* **JOB**: Quote the rows starting at the line containing "Sorted from furthest to closest, how would" and ending at the line containing "[559,125] → [232,61] → [576,102] → [136,100]", both included, reproducing each line verbatim.
________
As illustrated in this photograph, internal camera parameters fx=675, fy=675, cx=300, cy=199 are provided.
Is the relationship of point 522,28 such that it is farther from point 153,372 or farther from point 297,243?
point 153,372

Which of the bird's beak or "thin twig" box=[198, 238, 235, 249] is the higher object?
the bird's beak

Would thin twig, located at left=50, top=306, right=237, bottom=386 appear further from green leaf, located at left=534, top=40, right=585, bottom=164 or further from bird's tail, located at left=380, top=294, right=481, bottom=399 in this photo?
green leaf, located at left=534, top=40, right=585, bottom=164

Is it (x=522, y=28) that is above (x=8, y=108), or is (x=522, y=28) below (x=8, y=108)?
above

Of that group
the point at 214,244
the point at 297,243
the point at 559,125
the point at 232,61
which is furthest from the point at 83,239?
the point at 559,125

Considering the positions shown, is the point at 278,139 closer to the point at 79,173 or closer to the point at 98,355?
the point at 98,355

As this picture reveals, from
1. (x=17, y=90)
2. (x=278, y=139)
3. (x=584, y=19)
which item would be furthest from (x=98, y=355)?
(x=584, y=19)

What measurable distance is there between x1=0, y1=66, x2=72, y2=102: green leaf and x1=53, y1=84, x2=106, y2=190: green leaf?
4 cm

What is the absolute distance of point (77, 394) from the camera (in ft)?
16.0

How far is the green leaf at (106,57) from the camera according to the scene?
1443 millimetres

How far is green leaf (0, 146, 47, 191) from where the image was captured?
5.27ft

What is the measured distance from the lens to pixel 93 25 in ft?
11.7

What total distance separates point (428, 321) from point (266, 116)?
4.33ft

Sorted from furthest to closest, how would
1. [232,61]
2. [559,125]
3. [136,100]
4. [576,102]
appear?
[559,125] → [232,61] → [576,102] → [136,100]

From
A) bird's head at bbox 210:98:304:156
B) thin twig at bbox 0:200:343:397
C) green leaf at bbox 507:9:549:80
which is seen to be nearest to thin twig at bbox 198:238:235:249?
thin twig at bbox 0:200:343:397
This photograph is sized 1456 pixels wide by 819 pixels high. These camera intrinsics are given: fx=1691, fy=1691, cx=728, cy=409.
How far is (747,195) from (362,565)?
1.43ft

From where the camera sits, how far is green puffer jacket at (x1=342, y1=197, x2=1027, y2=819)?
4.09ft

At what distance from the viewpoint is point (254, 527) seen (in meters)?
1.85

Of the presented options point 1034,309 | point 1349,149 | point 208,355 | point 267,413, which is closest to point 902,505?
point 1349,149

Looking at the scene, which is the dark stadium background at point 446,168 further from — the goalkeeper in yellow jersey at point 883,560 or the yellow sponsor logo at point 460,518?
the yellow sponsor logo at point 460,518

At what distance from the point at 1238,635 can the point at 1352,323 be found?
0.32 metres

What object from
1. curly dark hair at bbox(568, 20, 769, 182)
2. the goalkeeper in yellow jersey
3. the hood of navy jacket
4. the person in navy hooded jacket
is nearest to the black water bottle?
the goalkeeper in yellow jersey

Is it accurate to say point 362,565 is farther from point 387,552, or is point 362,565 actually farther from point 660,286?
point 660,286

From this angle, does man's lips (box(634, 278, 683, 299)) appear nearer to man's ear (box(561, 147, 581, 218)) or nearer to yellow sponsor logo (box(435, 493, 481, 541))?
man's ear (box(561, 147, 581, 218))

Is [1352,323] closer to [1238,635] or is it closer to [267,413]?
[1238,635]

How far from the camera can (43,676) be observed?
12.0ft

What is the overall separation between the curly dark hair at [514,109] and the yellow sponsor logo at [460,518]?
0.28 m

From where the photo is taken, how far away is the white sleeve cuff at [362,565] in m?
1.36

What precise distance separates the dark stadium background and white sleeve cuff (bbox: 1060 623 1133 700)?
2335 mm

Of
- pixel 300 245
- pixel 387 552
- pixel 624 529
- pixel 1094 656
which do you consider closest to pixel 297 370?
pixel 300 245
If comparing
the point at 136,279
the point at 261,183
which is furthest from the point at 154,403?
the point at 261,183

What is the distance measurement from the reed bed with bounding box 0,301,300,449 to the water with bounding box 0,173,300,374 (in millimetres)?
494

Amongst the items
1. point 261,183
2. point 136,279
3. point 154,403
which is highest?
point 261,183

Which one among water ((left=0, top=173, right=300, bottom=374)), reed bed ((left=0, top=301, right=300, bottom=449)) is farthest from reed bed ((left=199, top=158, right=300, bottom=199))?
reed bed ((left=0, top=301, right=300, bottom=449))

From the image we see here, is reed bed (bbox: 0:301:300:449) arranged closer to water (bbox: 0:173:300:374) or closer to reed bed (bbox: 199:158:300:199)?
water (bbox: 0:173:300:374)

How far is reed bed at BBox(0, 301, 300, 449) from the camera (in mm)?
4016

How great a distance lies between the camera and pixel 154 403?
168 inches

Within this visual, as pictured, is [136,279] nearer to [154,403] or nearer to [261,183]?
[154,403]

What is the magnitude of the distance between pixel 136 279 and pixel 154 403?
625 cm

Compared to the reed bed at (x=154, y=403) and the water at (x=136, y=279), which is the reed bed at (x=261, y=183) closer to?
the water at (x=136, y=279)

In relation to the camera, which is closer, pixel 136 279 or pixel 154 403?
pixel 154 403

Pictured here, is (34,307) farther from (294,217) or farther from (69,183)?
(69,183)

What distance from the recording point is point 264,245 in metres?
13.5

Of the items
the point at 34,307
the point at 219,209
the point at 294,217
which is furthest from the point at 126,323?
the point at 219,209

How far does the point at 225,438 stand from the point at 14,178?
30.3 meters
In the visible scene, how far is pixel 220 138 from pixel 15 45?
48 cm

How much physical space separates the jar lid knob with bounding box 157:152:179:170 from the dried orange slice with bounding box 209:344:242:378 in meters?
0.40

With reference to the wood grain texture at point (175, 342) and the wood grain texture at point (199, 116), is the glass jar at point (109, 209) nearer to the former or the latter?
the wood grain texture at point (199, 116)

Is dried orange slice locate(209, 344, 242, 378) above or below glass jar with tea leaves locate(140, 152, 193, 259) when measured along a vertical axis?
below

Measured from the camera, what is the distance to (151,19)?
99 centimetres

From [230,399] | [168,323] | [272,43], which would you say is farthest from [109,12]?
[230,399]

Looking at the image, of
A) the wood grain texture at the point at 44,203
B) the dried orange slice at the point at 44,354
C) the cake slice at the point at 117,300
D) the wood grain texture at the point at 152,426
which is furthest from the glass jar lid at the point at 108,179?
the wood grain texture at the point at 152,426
________
* **RESPONSE FOR THIS EXERCISE**:
Sorted from furthest to closest, how would
1. [232,61]
2. [559,125]
3. [136,100]
4. [576,102]
appear?
[559,125] → [232,61] → [576,102] → [136,100]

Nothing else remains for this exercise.